**Problem to work on:** Repeat, exactly and with no pictures, the lines that run from the beginning of the entries through the line containing "Colorful cushion covers".
(Input)
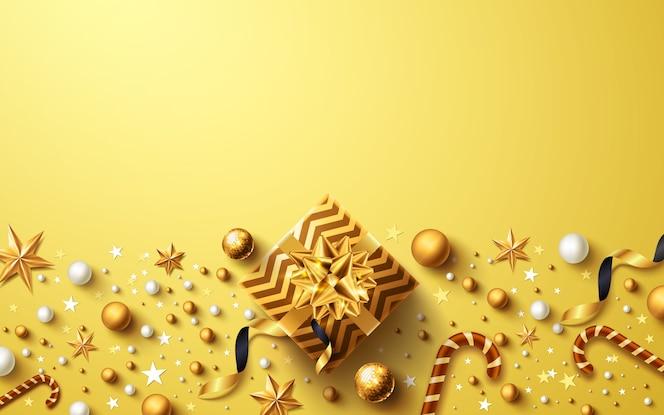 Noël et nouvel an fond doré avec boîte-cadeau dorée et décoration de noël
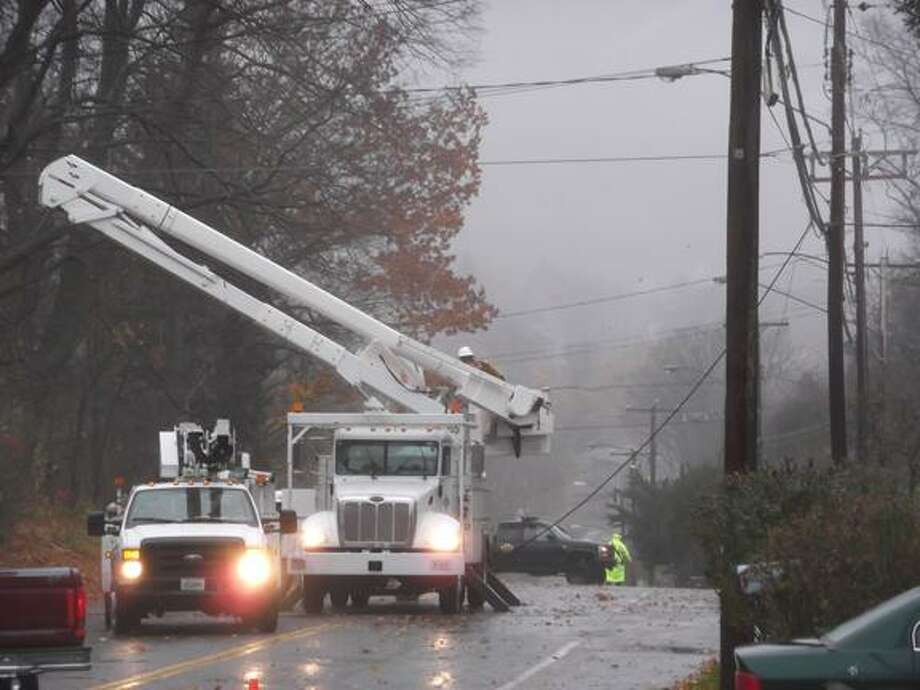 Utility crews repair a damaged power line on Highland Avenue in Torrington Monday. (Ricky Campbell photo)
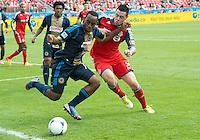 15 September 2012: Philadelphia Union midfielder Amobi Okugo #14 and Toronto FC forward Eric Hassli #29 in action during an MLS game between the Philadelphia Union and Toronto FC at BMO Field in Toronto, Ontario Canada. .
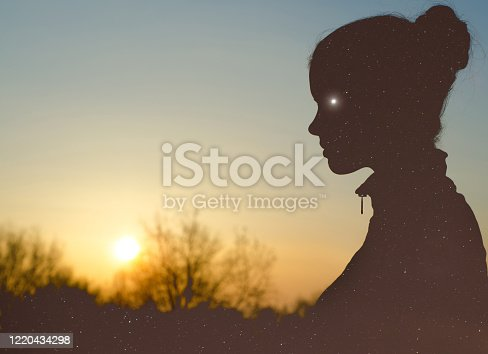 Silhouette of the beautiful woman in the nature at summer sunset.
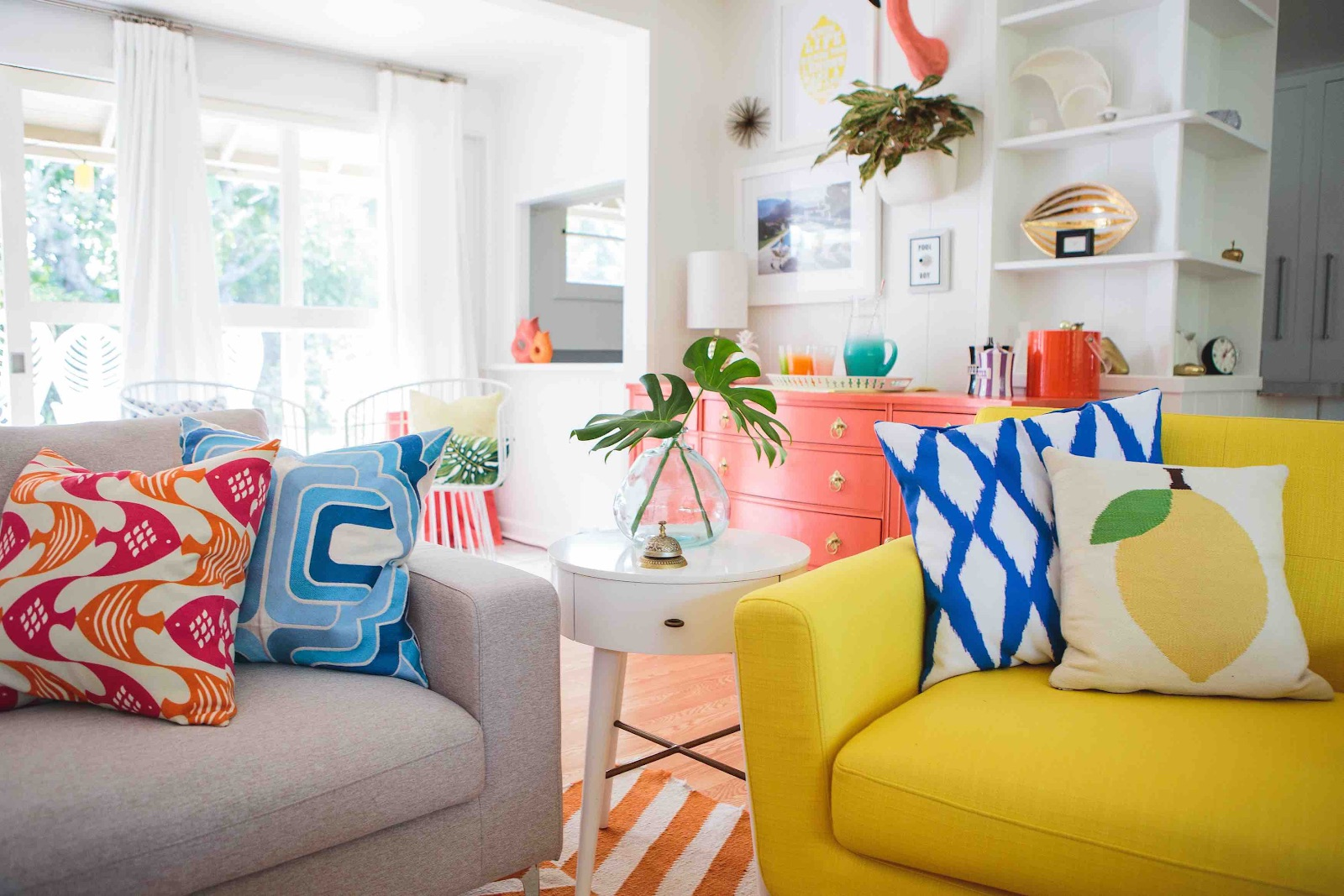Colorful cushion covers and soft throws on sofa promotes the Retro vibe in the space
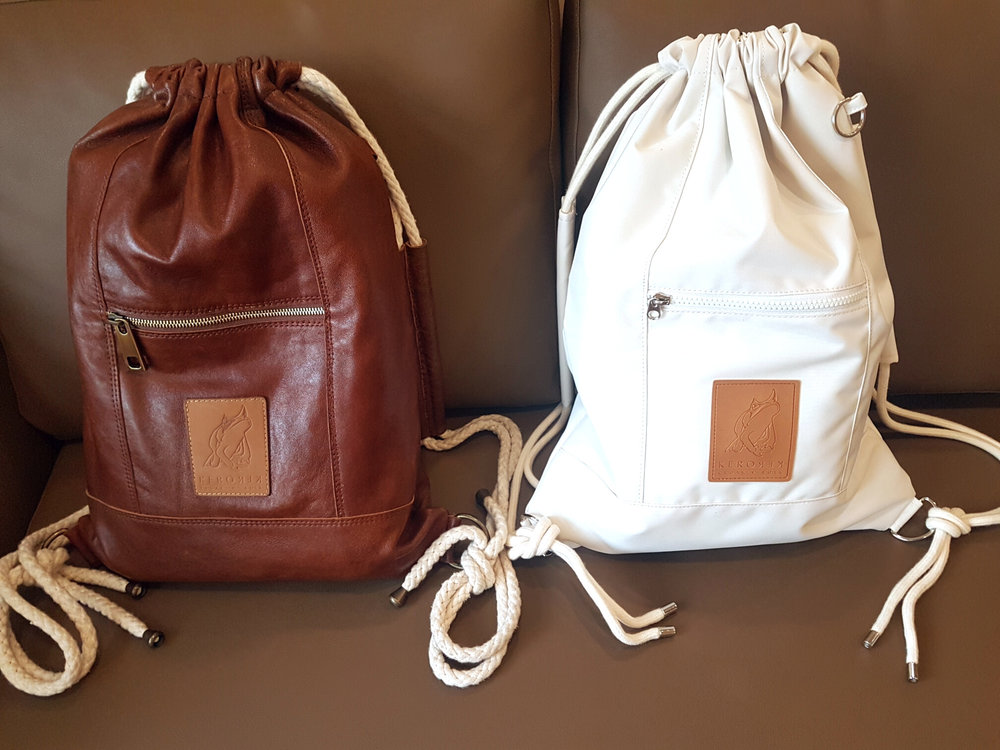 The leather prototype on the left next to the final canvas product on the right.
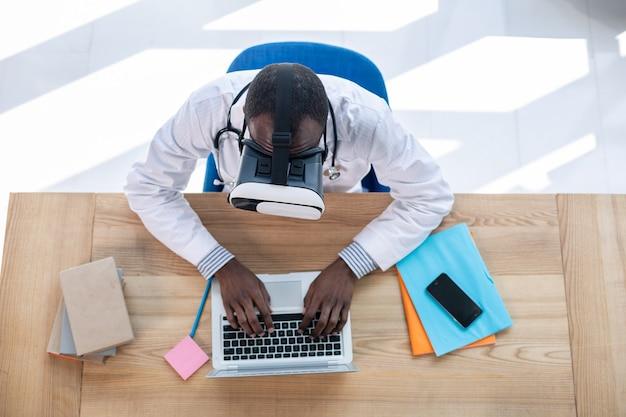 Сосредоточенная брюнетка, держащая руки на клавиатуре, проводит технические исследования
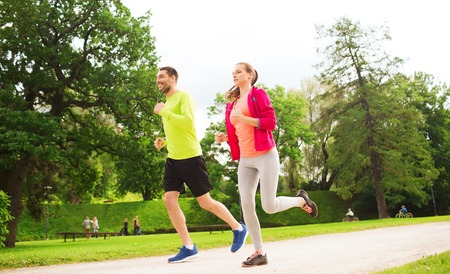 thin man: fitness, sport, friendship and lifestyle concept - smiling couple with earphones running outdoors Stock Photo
(End Input)
**Answer section:**
 Noël et nouvel an fond doré avec boîte-cadeau dorée et décoration de noël
 Utility crews repair a damaged power line on Highland Avenue in Torrington Monday. (Ricky Campbell photo)
 15 September 2012: Philadelphia Union midfielder Amobi Okugo #14 and Toronto FC forward Eric Hassli #29 in action during an MLS game between the Philadelphia Union and Toronto FC at BMO Field in Toronto, Ontario Canada. .
 Silhouette of the beautiful woman in the nature at summer sunset.
Colorful cushion covers and soft throws on sofa promotes the Retro vibe in the space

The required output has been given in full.